─── 内容节选 ───
3. pci_register_driver
xhci_pci_init调用pci_register_driver,将xhci_pci_driver注册为PCI设备驱动。
#define pci_register_driver(driver) \
__pci_register_driver(driver, THIS_MODULE, KBUILD_MODNAME)
drivers/pci/pci-driver.c
/**
* __pci_register_driver - register a new pci driver
* @drv: the driver structure to register
* @owner: owner module of drv
* @mod_name: module name string
*
* Adds the driver structure to the list of registered drivers.
* Returns a negative value on error, otherwise 0.
* If no error occurred, the driver remains registered even if
* no device was claimed during registration.
*/
int __pci_register_driver(struct pci_driver *drv, struct module *owner,
const char *mod_name)
{
/* initialize common driver fields */
drv->driver.name = drv->name;
drv->driver.bus = &pci_bus_type;
drv->driver.owner = owner;
drv->driver.mod_name = mod_name;
drv->driver.groups = drv->groups;
...
/* register with core */
return driver_register(&drv->driver);//**此时注册的drv->name:xhci_hcd, mod_name:xhci_pci**
}
EXPORT_SYMBOL(__pci_register_driver);
xhci_pci_driver是xHCI控制器作为PCI设备对应的驱动,符合PCI设备驱动的标准类型struct pci_driver,在drivers/usb/host/xhci-pci.c中静态定义并初始化:
/* pci driver glue; this is a "new style" PCI driver module */
static struct pci_driver xhci_pci_driver = {
.name = (char *) hcd_name,
.id_table = pci_ids,
.probe = xhci_pci_probe,
.remove = xhci_pci_remove,
/* suspend and resume implemented later */
.shutdown = usb_hcd_pci_shutdown,
#ifdef CONFIG_PM
.driver = {
.pm = &usb_hcd_pci_pm_ops
},
#endif
};
其中有两个成员需要重点关注,一个是id_table,一个是probe。id_table包含了驱动支持的PCI设备类型,PCI总线就是靠它判断驱动和设备能否配对。这里的id_table成员设置为pci_ids,它也是静态定义的全局变量:
/* PCI driver selection metadata; PCI hotplugging uses this */
static const struct pci_device_id pci_ids[] = { {
/* handle any USB 3.0 xHCI controller */
PCI_DEVICE_CLASS(PCI_CLASS_SERIAL_USB_XHCI, ~0),
.driver_data = (unsigned long) &xhci_pci_hc_driver,
},
{ /* end: all zeroes */ }
};
MODULE_DEVICE_TABLE(pci, pci_ids);
注意pci_ids中唯一一个元素的driver_data成员指向刚才在xhci_pci_init中完成初始化的xhci_pci_hc_driver变量,这就将作为PCI设备驱动的xhci_pci_driver和作为USB主机控制器设备驱动xhci_pci_hc_driver联系了起来。
─── 数据列表 ───
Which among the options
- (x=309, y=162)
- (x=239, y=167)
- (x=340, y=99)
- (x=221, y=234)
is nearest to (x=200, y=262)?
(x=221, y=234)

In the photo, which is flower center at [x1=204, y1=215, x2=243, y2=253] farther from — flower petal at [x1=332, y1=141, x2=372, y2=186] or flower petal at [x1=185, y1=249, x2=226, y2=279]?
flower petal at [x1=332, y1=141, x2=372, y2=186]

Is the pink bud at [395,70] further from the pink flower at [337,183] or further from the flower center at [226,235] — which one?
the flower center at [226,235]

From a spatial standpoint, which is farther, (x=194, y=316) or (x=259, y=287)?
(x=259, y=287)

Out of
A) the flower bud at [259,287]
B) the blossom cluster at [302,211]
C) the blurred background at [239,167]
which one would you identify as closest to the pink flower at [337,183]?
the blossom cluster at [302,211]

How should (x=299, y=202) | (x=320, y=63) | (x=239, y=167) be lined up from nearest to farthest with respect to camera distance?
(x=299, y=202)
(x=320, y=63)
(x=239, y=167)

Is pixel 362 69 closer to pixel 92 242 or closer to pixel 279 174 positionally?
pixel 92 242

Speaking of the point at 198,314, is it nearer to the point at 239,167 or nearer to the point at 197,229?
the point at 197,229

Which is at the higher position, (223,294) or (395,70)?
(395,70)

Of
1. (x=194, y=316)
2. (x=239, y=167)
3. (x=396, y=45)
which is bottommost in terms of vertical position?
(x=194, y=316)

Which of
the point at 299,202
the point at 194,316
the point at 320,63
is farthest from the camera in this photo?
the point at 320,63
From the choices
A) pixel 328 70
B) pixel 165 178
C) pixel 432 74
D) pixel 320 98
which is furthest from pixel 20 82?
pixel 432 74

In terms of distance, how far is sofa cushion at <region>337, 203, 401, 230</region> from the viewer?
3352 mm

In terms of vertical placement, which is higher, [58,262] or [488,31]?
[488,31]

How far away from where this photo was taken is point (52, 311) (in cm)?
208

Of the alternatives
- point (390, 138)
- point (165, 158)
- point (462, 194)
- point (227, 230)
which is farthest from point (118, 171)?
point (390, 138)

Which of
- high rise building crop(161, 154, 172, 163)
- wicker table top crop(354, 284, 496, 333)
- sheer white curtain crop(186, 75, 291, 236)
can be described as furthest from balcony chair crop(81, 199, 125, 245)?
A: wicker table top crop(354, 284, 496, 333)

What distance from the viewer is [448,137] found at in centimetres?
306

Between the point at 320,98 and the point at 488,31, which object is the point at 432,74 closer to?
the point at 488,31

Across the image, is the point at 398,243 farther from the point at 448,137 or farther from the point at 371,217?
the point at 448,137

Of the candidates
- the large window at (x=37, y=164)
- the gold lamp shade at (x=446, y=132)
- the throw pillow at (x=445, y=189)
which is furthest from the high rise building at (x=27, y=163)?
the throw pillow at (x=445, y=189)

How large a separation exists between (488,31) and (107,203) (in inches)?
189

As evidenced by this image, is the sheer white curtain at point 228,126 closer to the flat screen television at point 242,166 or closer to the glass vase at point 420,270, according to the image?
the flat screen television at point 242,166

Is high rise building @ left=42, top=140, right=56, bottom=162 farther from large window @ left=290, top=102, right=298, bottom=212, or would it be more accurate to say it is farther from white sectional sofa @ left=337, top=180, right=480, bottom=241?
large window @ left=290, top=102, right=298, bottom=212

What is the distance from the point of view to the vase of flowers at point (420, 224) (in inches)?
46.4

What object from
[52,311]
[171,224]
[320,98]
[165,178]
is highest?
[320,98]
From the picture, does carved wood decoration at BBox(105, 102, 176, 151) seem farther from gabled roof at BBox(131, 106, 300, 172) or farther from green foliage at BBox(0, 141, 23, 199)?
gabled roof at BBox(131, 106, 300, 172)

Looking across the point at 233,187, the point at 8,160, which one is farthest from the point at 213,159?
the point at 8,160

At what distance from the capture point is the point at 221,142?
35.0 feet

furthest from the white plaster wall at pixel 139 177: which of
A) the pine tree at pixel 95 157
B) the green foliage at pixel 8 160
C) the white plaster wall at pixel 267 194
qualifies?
───
### 任务要求
1 > 根据节选,简要回答下列问题:
(a) xhci_pci_init调用哪个函数,将xhci_pci_driver注册为PCI设备驱动?
(b) xhci_pci_driver在哪个文件中静态定义并初始化?
(c) PCI总线依靠哪个成员判断驱动和设备能否配对?
2 > 返回节选中从“#define pci_register_driver(driver) \”起一直到“error, otherwise 0.”为止的全部文字,原样照录。
3 > 判断下列说法是否与节选一致,逐条回答“是”或“否”,并原样引用节选中起决定作用的文字:
(a) __pci_register_driver出错时返回负值。
(b) xhci_pci_driver的probe成员被设置为xhci_pci_remove。
(c) pci_ids中元素的driver_data成员指向xhci_pci_hc_driver。
请仅依据节选作答。

### 参考答案
1 >
(a) pci_register_driver
(b) drivers/usb/host/xhci-pci.c
(c) id_table

2 >
#define pci_register_driver(driver) \
__pci_register_driver(driver, THIS_MODULE, KBUILD_MODNAME)
drivers/pci/pci-driver.c
/**
* __pci_register_driver - register a new pci driver
* @drv: the driver structure to register
* @owner: owner module of drv
* @mod_name: module name string
*
* Adds the driver structure to the list of registered drivers.
* Returns a negative value on error, otherwise 0.

3 >
(a) 是:“Returns a negative value on error, otherwise 0.”
(b) 否:“.probe = xhci_pci_probe,”
(c) 是:“.driver_data = (unsigned long) &xhci_pci_hc_driver,”